Extract

^^^^

Hi @jens-viebig_4541 ,
In very early versions of ProGet, we would filter specific versions from connectors (i.e. remote feeds/repositories) but it caused all sorts of problems due to client (i.e. npm, nuget, etc.) behavior and server API (npmjs.com, nuget.org) limitations. But the biggest problem was Developer Experience, and the fact that the behavior was simply befuddling.
When "random" versions suddenly go missing from the API, users will see a totally different dependency resolution result. Sometimes it would yield build failures.
Troubleshooting this is an pain in the ass, especially for those nested dependencies, since the client provides no useful information. They can see the versions of "their packages" are both in npmjs.com and ProGet. The end result is end users saying, dependency resolution with ProGet is broken, so we just use npmjs.com instead.
Long story short, I don't image we will return to filtering specific versions. It just causes more problems for everyone for no real benefit.
Addressing Malicious Packages
As for addressing malicious packages, this is simply a risk you have to accept. The question is how much Developer Experience you want to sacrifice to minimize the risk.
First, you really can't rely on malicious packages ever being discovered . I mean, just look at the XZ Utils (CVE-2024-3094) backdoor; that kind of code could be in any library you're using now. So, the first step has nothing to do with Malicious Packages... but it's to make sure all of your apps are deployed under a Minimally Viable Security Posture (MSVP) and track which dependencies go where using ProGet's SCA capabilities.

^^^^

Source information
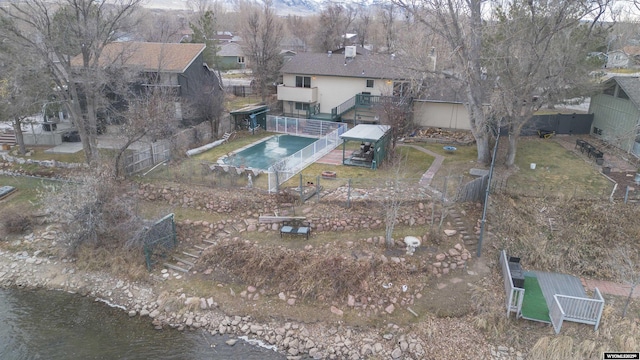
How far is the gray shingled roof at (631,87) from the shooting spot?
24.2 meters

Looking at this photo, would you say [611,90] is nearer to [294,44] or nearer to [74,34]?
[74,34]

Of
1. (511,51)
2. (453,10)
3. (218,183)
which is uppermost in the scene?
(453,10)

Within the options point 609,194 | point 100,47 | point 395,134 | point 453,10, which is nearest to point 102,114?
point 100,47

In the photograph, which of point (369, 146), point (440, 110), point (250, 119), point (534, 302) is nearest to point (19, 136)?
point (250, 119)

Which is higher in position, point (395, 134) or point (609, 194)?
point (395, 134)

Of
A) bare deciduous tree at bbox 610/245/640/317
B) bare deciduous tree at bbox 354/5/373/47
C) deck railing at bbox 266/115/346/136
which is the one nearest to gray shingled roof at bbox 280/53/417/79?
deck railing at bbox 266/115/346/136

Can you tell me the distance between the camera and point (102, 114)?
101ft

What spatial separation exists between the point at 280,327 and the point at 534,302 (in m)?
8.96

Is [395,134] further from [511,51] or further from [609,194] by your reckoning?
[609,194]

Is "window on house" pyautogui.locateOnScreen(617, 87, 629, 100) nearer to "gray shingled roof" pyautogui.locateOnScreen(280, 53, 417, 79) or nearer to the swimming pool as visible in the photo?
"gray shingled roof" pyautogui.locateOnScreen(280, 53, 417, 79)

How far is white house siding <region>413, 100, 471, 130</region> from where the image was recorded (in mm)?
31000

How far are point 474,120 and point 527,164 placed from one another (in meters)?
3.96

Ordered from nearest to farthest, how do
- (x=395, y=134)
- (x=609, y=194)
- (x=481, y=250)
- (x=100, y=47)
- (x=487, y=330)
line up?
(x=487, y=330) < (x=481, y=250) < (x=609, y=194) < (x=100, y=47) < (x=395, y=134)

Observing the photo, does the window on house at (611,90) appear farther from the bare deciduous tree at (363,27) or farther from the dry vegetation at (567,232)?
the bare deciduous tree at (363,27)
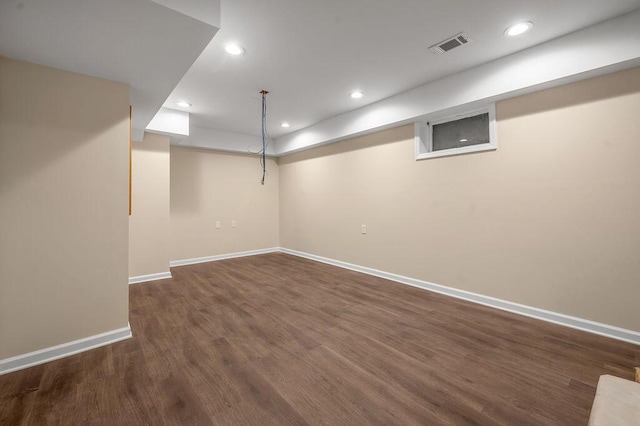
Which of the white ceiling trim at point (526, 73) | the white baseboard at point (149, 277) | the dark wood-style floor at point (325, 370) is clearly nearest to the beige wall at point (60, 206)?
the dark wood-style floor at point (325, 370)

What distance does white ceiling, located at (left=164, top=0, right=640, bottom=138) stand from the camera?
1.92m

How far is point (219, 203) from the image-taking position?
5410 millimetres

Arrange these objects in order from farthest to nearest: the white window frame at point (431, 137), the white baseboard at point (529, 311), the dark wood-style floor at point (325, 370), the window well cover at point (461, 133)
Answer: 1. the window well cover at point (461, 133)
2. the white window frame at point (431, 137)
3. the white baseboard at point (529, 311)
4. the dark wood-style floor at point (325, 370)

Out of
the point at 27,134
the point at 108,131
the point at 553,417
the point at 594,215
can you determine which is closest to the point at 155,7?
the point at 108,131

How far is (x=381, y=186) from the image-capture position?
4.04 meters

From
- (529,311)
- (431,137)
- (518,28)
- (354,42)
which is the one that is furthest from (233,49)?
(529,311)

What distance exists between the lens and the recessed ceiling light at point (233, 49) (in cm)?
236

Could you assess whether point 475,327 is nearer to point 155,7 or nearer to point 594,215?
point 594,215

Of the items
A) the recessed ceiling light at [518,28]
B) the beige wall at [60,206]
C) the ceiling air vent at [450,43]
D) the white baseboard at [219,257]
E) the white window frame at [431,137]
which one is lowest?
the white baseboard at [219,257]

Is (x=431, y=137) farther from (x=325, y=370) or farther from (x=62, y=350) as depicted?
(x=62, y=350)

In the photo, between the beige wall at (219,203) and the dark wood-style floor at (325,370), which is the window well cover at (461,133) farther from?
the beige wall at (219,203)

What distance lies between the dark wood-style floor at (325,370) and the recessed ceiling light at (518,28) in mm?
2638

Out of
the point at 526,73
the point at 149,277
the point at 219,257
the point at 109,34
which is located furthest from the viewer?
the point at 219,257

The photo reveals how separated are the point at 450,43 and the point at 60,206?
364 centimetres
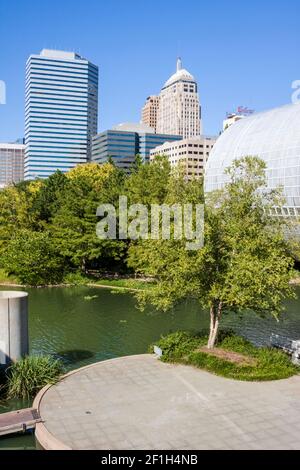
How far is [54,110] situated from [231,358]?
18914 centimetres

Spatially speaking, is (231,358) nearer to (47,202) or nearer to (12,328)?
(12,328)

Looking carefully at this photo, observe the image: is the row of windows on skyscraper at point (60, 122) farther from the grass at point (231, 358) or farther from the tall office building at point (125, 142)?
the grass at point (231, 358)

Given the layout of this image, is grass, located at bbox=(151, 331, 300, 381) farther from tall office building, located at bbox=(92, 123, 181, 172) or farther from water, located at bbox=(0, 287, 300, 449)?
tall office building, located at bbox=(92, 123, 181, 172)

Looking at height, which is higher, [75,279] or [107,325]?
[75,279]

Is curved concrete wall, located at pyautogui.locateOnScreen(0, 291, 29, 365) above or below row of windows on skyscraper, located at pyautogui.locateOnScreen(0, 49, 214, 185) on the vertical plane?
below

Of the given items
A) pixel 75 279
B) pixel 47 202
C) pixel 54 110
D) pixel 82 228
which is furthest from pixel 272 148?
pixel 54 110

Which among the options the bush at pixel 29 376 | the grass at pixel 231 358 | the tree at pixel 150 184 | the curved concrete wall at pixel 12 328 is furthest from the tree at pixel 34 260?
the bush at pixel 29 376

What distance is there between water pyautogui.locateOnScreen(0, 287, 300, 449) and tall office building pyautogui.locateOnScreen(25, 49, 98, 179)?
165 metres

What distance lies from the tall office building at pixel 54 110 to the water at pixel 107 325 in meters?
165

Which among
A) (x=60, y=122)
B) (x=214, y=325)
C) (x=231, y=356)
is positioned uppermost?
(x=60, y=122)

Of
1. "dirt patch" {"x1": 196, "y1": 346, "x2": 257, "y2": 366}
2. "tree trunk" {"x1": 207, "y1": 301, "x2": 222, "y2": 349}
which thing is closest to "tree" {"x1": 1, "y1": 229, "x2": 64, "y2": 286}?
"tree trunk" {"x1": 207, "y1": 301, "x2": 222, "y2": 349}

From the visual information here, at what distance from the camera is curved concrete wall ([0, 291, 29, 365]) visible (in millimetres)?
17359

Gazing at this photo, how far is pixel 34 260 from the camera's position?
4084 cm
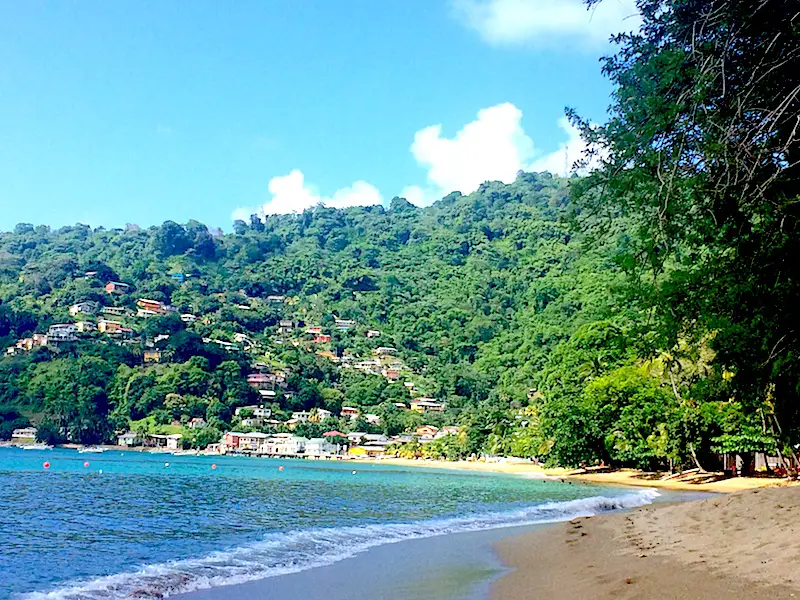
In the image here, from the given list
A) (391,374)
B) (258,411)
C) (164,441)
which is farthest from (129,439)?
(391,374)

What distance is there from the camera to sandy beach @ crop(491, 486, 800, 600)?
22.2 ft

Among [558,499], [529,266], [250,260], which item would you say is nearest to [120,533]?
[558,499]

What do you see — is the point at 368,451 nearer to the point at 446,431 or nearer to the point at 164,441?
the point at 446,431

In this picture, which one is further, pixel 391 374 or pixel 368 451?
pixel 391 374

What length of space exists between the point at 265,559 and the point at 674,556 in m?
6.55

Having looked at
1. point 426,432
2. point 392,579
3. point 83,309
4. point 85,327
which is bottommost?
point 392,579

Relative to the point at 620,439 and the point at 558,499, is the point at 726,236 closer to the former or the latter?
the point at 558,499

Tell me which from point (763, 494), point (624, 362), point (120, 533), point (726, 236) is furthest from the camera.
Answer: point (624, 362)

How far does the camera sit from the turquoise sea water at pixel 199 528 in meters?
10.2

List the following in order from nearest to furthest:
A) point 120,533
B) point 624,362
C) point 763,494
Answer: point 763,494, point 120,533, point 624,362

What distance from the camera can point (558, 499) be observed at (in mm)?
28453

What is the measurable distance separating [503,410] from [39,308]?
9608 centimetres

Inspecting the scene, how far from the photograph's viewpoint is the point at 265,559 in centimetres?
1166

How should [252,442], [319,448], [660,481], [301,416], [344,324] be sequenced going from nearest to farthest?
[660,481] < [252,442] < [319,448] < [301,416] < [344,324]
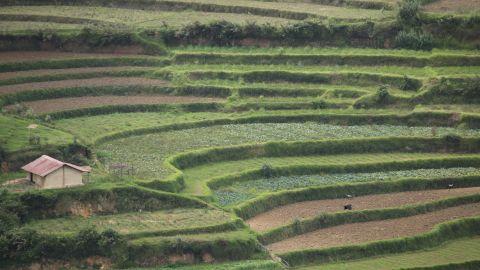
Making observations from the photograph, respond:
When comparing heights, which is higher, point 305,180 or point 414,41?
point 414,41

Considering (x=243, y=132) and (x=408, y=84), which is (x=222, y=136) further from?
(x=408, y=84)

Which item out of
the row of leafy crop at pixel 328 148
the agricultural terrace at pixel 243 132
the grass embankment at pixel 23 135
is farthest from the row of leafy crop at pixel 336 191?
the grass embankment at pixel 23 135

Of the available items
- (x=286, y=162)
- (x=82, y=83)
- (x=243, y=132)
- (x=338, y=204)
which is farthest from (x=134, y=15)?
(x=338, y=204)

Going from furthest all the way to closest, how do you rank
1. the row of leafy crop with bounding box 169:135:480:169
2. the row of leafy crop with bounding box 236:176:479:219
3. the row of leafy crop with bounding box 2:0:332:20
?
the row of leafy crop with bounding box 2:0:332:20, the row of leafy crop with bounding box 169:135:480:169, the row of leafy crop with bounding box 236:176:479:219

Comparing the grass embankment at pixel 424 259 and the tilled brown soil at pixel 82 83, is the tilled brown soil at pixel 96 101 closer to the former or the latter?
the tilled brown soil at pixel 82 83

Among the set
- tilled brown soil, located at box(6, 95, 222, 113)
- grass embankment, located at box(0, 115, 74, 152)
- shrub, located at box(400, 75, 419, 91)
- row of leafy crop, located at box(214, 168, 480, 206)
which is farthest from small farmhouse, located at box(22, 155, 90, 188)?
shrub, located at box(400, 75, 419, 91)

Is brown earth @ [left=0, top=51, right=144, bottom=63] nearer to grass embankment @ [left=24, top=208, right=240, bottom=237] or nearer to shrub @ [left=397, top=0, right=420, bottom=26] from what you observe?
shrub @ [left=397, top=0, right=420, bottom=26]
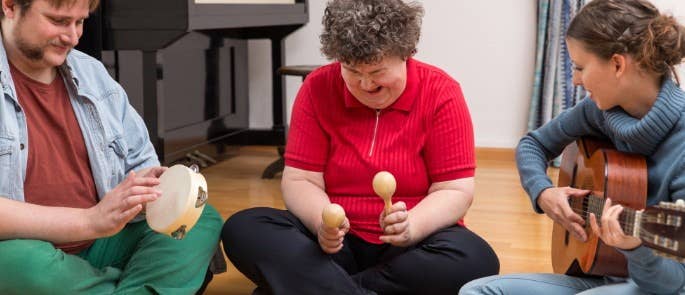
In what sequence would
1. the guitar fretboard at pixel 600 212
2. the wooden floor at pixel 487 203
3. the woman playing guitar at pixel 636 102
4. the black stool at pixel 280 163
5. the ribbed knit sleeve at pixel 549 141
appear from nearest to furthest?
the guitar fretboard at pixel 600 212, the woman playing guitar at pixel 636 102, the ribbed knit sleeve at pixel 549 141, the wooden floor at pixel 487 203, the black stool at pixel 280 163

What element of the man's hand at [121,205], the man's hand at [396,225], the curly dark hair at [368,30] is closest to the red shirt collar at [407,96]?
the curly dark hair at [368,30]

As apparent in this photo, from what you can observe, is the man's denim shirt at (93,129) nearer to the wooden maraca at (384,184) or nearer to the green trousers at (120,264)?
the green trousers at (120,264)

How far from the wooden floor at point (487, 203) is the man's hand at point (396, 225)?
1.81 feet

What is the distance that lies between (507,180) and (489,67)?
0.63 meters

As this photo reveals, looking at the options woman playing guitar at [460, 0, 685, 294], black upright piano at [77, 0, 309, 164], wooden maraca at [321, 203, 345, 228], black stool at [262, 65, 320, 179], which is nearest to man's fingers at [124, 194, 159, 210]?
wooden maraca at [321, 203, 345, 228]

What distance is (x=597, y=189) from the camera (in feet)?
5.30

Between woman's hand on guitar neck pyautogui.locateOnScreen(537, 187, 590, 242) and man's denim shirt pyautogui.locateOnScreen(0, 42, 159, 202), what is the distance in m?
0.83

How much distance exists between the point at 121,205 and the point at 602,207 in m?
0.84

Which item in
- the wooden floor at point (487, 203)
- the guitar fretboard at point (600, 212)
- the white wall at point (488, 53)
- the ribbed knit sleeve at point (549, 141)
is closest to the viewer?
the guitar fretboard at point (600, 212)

^^^^

Retype the full reply about ProGet and version filtering, word for word. The entries have no role here and can be set aside.

Hi @jens-viebig_4541 ,
In very early versions of ProGet, we would filter specific versions from connectors (i.e. remote feeds/repositories) but it caused all sorts of problems due to client (i.e. npm, nuget, etc.) behavior and server API (npmjs.com, nuget.org) limitations. But the biggest problem was Developer Experience, and the fact that the behavior was simply befuddling.
When "random" versions suddenly go missing from the API, users will see a totally different dependency resolution result. Sometimes it would yield build failures.
Troubleshooting this is an pain in the ass, especially for those nested dependencies, since the client provides no useful information. They can see the versions of "their packages" are both in npmjs.com and ProGet. The end result is end users saying, dependency resolution with ProGet is broken, so we just use npmjs.com instead.
Long story short, I don't image we will return to filtering specific versions. It just causes more problems for everyone for no real benefit.
Addressing Malicious Packages
As for addressing malicious packages, this is simply a risk you have to accept. The question is how much Developer Experience you want to sacrifice to minimize the risk.
First, you really can't rely on malicious packages ever being discovered . I mean, just look at the XZ Utils (CVE-2024-3094) backdoor; that kind of code could be in any library you're using now. So, the first step has nothing to do with Malicious Packages... but it's to make sure all of your apps are deployed under a Minimally Viable Security Posture (MSVP) and track which dependencies go where using ProGet's SCA capabilities.